■ AIM OF THE EXERCISE
Please return the data that follows precisely as written, but without the images.

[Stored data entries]
|---|

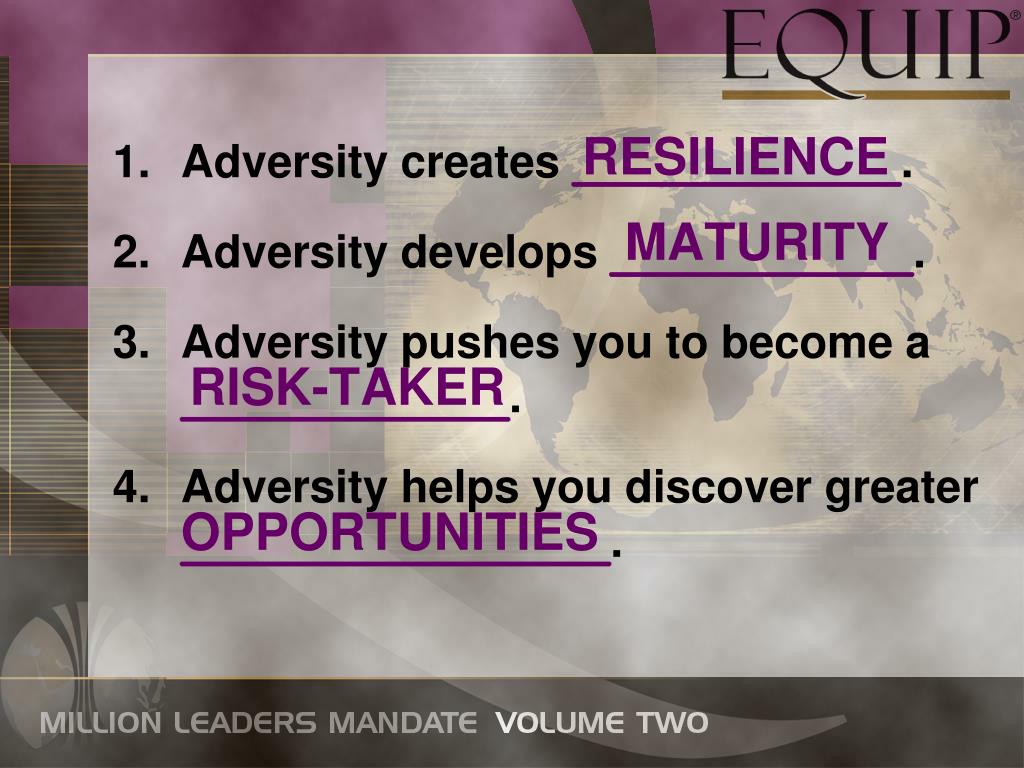 EQUIP®

1. Adversity creates RESILIENCE.

2. Adversity develops MATURITY.

3. Adversity pushes you to become a RISK-TAKER.

4. Adversity helps you discover greater OPPORTUNITIES.

MILLION LEADERS MANDATE VOLUME TWO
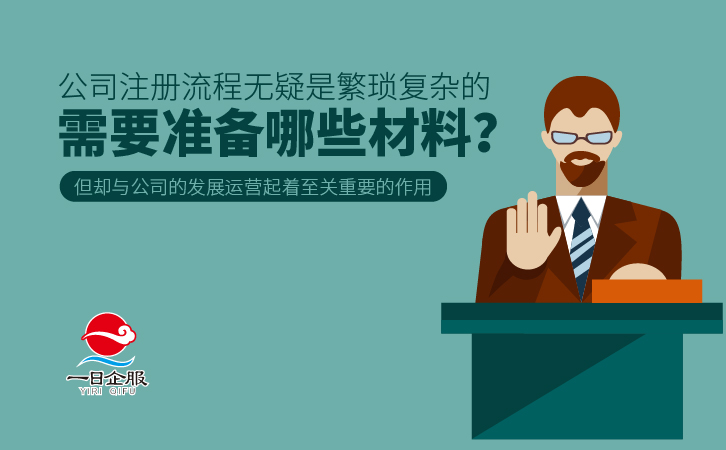 公司注册流程无疑是繁琐复杂的

需要准备哪些材料？

但却与公司的发展运营起着至关重要的作用

一日企服
YIRI QIFU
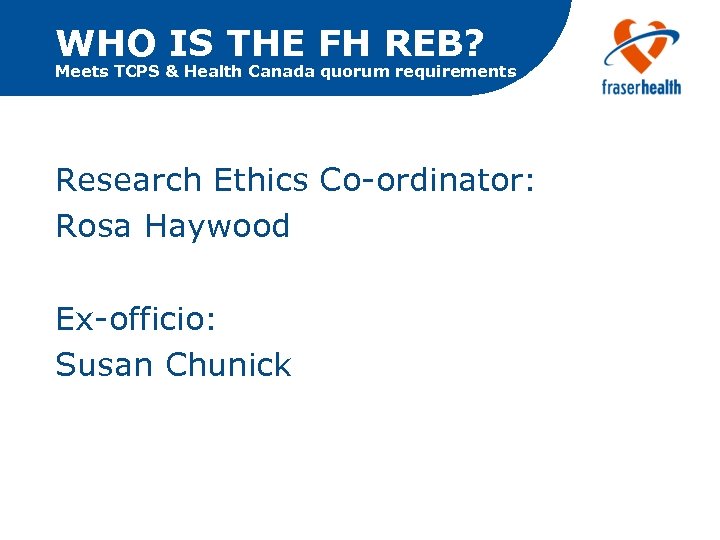 WHO IS THE FH REB?
Meets TCPS & Health Canada quorum requirements

fraserhealth

Research Ethics Co-ordinator:
Rosa Haywood

Ex-officio:
Susan Chunick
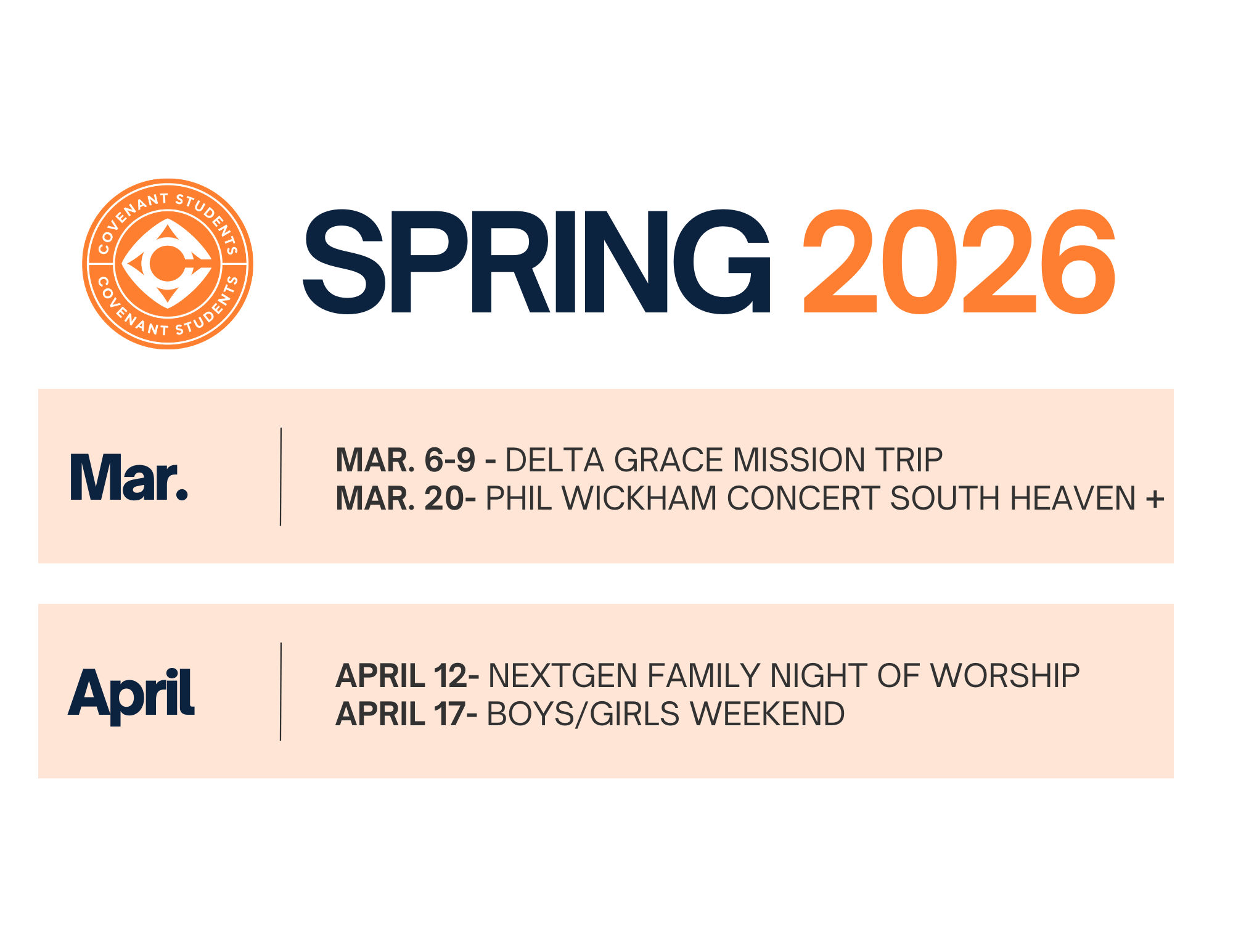 COVENANT STUDENTS
COVENANT STUDENTS

SPRING 2026

Mar.

MAR. 6-9 - DELTA GRACE MISSION TRIP
MAR. 20- PHIL WICKHAM CONCERT SOUTH HEAVEN +

April

APRIL 12- NEXTGEN FAMILY NIGHT OF WORSHIP
APRIL 17- BOYS/GIRLS WEEKEND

|---|

■ SOLUTION
 EQUIP®

1. Adversity creates RESILIENCE.

2. Adversity develops MATURITY.

3. Adversity pushes you to become a RISK-TAKER.

4. Adversity helps you discover greater OPPORTUNITIES.

MILLION LEADERS MANDATE VOLUME TWO
 公司注册流程无疑是繁琐复杂的

需要准备哪些材料？

但却与公司的发展运营起着至关重要的作用

一日企服
YIRI QIFU
 WHO IS THE FH REB?
Meets TCPS & Health Canada quorum requirements

fraserhealth

Research Ethics Co-ordinator:
Rosa Haywood

Ex-officio:
Susan Chunick
 COVENANT STUDENTS
COVENANT STUDENTS

SPRING 2026

Mar.

MAR. 6-9 - DELTA GRACE MISSION TRIP
MAR. 20- PHIL WICKHAM CONCERT SOUTH HEAVEN +

April

APRIL 12- NEXTGEN FAMILY NIGHT OF WORSHIP
APRIL 17- BOYS/GIRLS WEEKEND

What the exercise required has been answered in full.